According to a new report commissioned by Ireland’s biggest union, Fórsa, the PRSI should be increased to tackle underspending on pensions, childcare, education and renewable energy.

The report produced by think tank for Action on Social Change (Tasc) examines the role of the Irish state post-pandemic and recommends key areas where state spending should be increased and how the expenditure gap could be closed.

It reports that at 40% of national income, Irish state spending is the eighth lowest of the 27 EU countries and below the EU average of 46.5%.

The state spends almost €3,500 less per person each year on public services and infrastructure compared to similar European countries, or €17 billion less in 2019 alone.

Ireland spends 28% less on pensions and 12% less on family and childcare compared to high-income EU countries, and only two-thirds of what its group of peers spending on basic research.

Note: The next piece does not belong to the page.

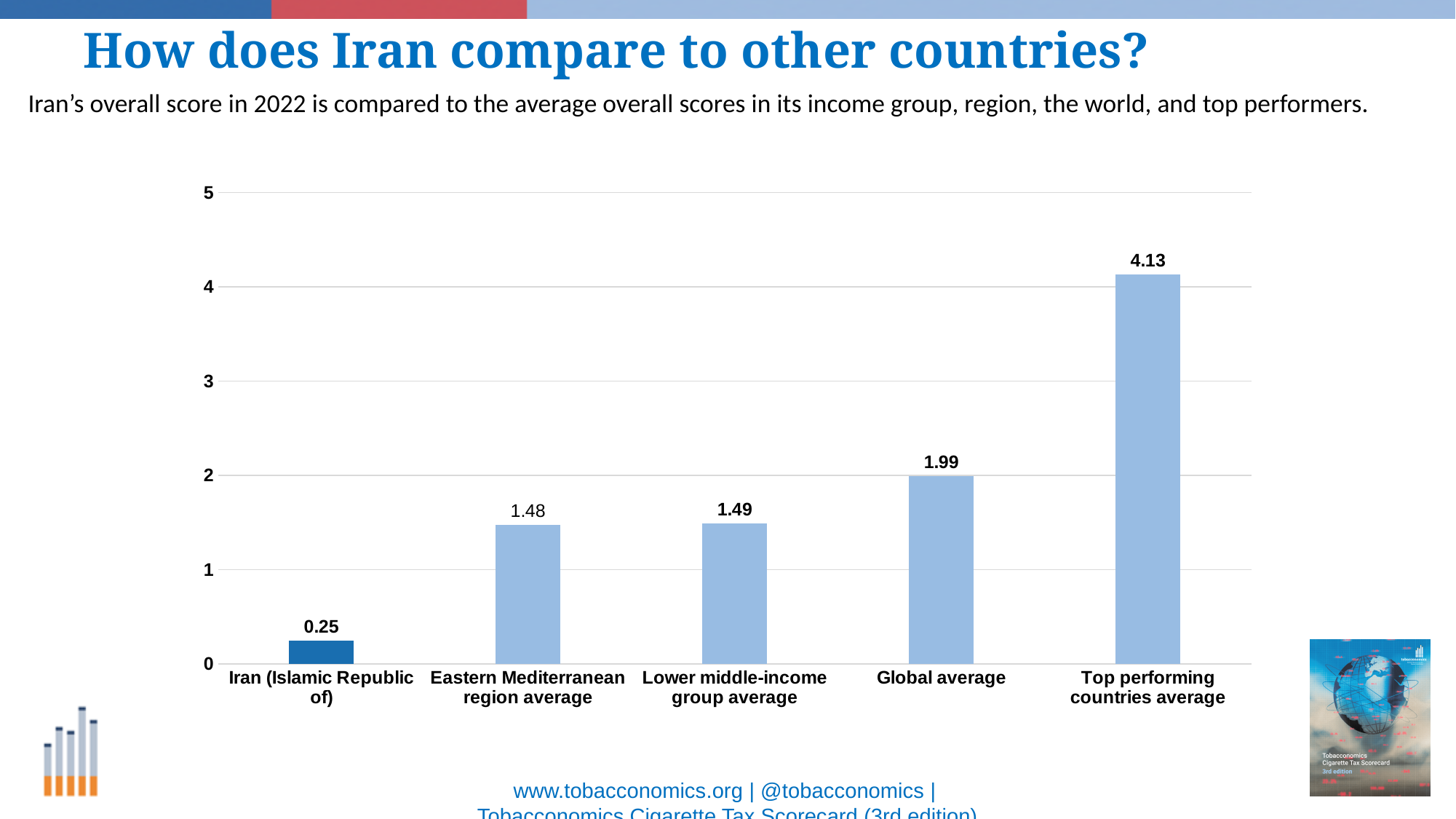
What kind of chart is shown on the slide? Bar chart Which category has the lowest value? Iran (Islamic Republic of) Which category has the highest value? Top performing countries average What is the value for Iran (Islamic Republic of)? 0.25 What is the value for the Lower middle-income group average? 1.49 What is the difference between the Global average and the Eastern Mediterranean region average? 0.51 How many categories are shown in the chart? 5 Which is larger, the Global average or the Lower middle-income group average? Global average What is the difference between the Top performing countries average and Iran (Islamic Republic of)? 3.88 What is the value for the Eastern Mediterranean region average? 1.48 What is the value for the Global average? 1.99 What is the value for the Top performing countries average? 4.13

Other underutilized areas include early childhood services, including childcare, higher education, waste management and environmental protection.

The report calls for the retirement age to be maintained at 66 and for expenditure on support for the elderly to be increased by 900 million euros in the coming years.

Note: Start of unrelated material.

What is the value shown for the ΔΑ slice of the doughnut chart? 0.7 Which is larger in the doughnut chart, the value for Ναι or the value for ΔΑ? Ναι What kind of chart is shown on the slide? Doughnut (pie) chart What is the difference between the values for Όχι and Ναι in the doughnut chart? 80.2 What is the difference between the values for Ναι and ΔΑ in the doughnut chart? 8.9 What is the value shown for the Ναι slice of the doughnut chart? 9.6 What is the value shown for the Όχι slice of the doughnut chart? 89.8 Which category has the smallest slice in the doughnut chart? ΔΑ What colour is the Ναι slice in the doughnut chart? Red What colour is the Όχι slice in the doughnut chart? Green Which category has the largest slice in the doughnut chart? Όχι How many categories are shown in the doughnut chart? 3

It also recommends an increase of 1.5 billion euros in funding for the early childhood sector to bring it to 1% of national income as recommended by Unicef, and a tripling of public funding for research and development of renewable energies.

The report adds that state spending on higher education should be brought back to 2000s levels of around 1% of national income, with 0.1% of that spending allocated to research.

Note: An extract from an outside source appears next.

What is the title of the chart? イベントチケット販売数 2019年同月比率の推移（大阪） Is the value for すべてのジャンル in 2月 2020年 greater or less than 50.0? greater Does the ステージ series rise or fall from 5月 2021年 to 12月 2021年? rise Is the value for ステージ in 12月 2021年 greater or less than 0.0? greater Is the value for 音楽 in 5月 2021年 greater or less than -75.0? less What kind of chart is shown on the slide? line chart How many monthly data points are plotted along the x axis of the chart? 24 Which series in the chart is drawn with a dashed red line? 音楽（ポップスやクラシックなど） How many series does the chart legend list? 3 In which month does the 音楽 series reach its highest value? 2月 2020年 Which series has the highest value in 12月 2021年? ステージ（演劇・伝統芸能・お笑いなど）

According to “The Irish State Post-Pandemic” report, the main cause of the shortfall in state revenue compared to high-income European countries is low social insurance contributions, especially on the employers’ side. It calls for the PRSI for employers and the self-employed to be raised to at least 1% of national income.

It also calls for the phasing out of capital gains tax (CGT) relief, updating land values ​​used to calculate local property tax, and phasing out fuel subsidies. fossils.

Fórsa general secretary Kevin Callinan said the report “addresses the challenge” of fundamental reform of state finances to bring Ireland in line with “the rest and the best” of Western Europe in terms of spending on public services and infrastructure.

“This report examines how we should and how we can achieve an expanded state and work towards a first-class social wage supported by a competitive and environmentally friendly economy based on safe and well-paid work,” he said. he declares.